## Exercise directions
Make an exact copy of every entry below, with the pictures left out.

+++++

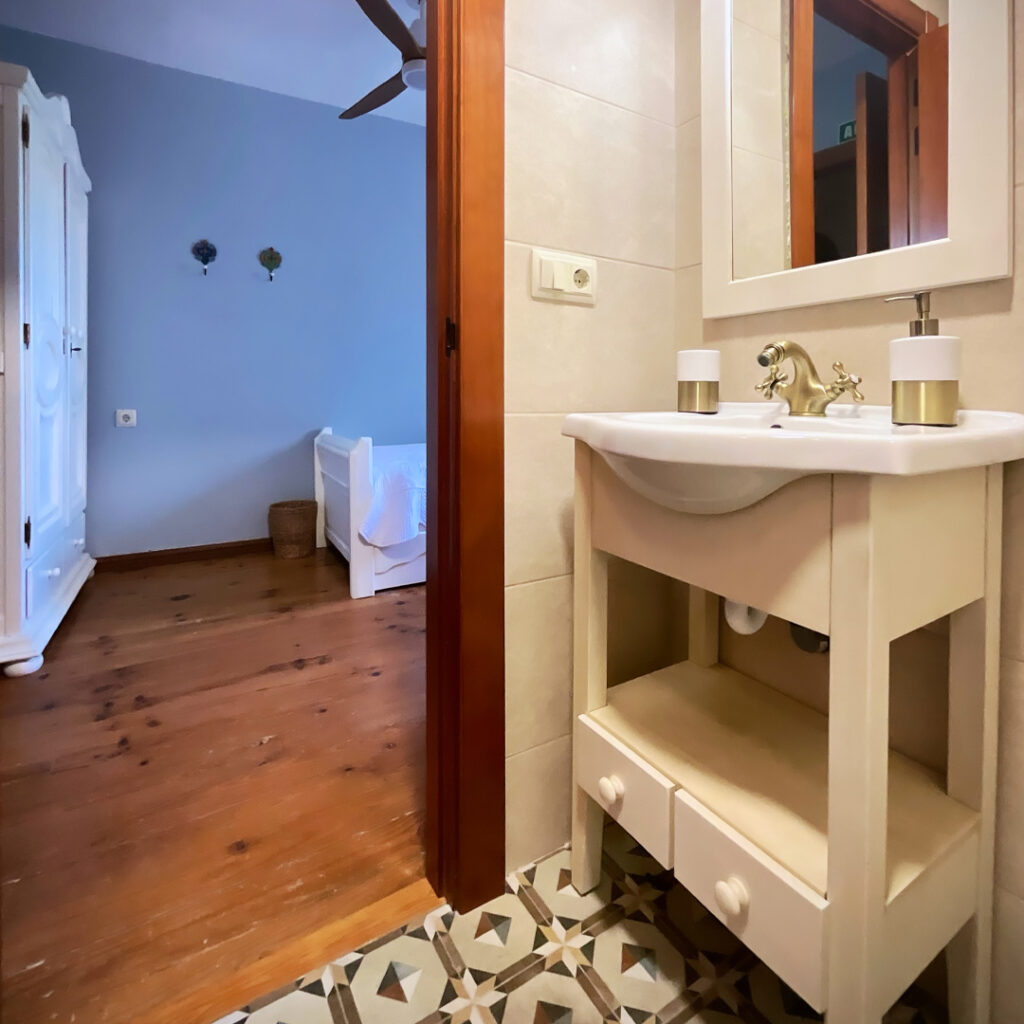 Habitacion_3_baños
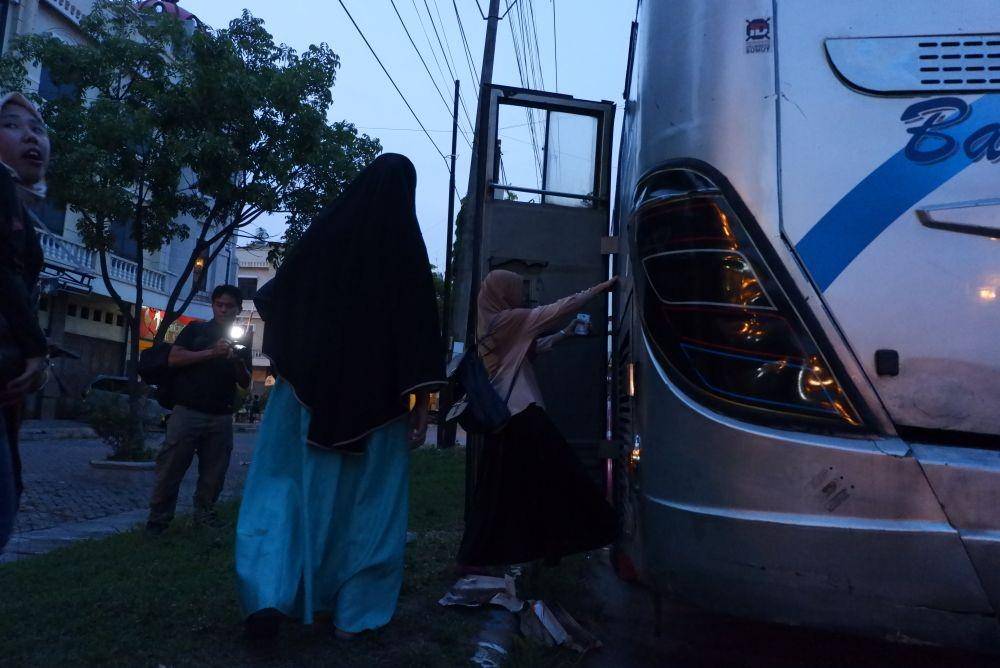 IDN Times/Prayugo Utomo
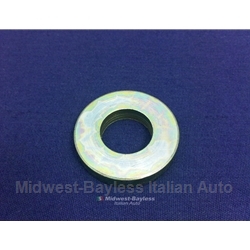 Axle Hub CV Stub Axle Thick Washer M20 (Fiat Bertone X1/9, 128, Yugo, Lancia) - OE / RENEWED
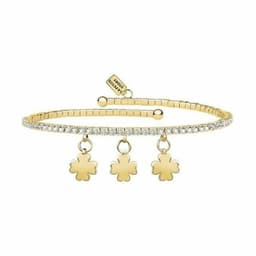 image-Ladies' Bracelet La Petite Story LPS05AQC11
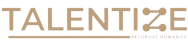 Logo Talentize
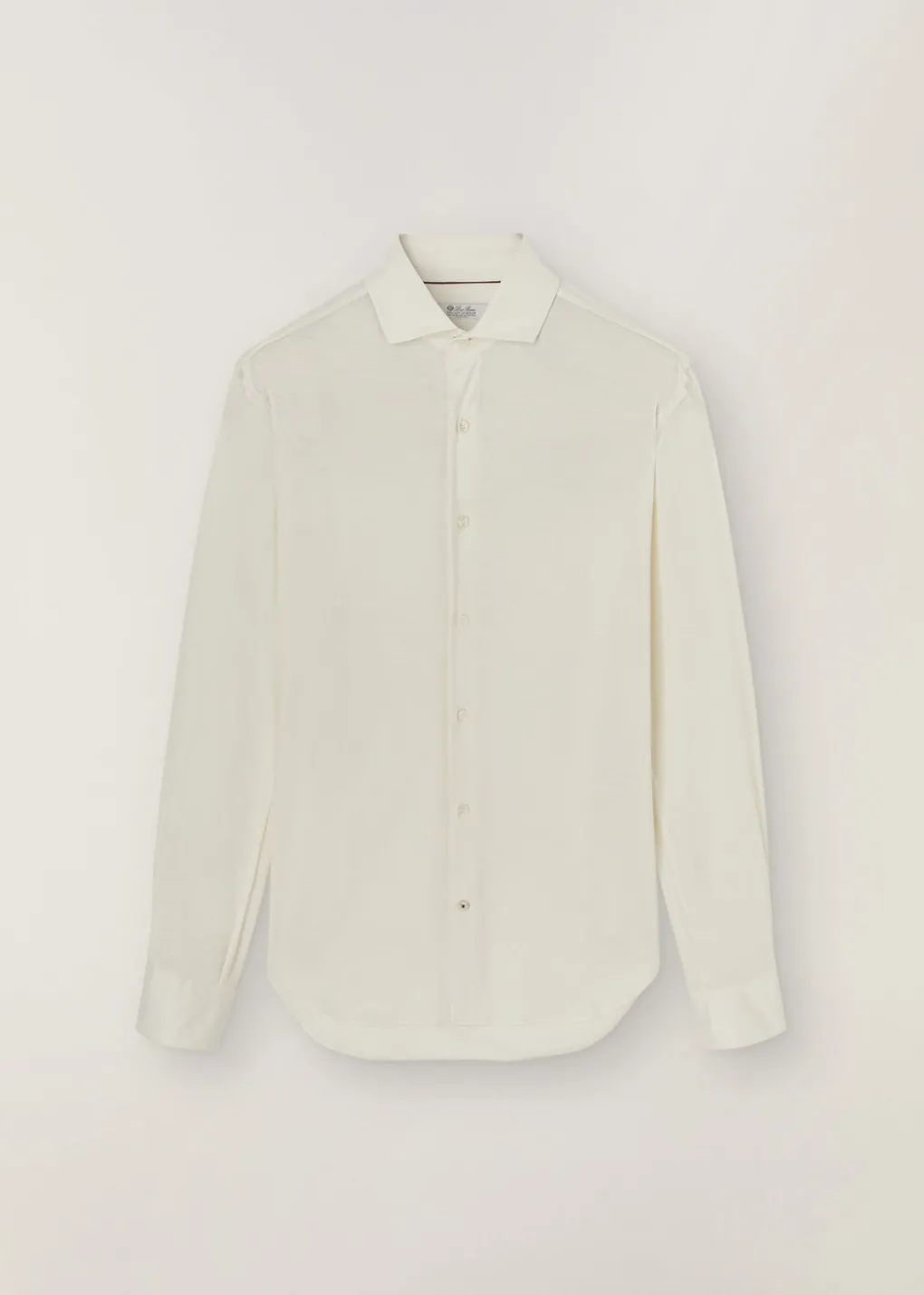 Chemise Andrew The Gift Of Kings®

+++++

## Solution for this task
 Habitacion_3_baños
 IDN Times/Prayugo Utomo
 Axle Hub CV Stub Axle Thick Washer M20 (Fiat Bertone X1/9, 128, Yugo, Lancia) - OE / RENEWED
 image-Ladies' Bracelet La Petite Story LPS05AQC11
 Logo Talentize
 Chemise Andrew The Gift Of Kings®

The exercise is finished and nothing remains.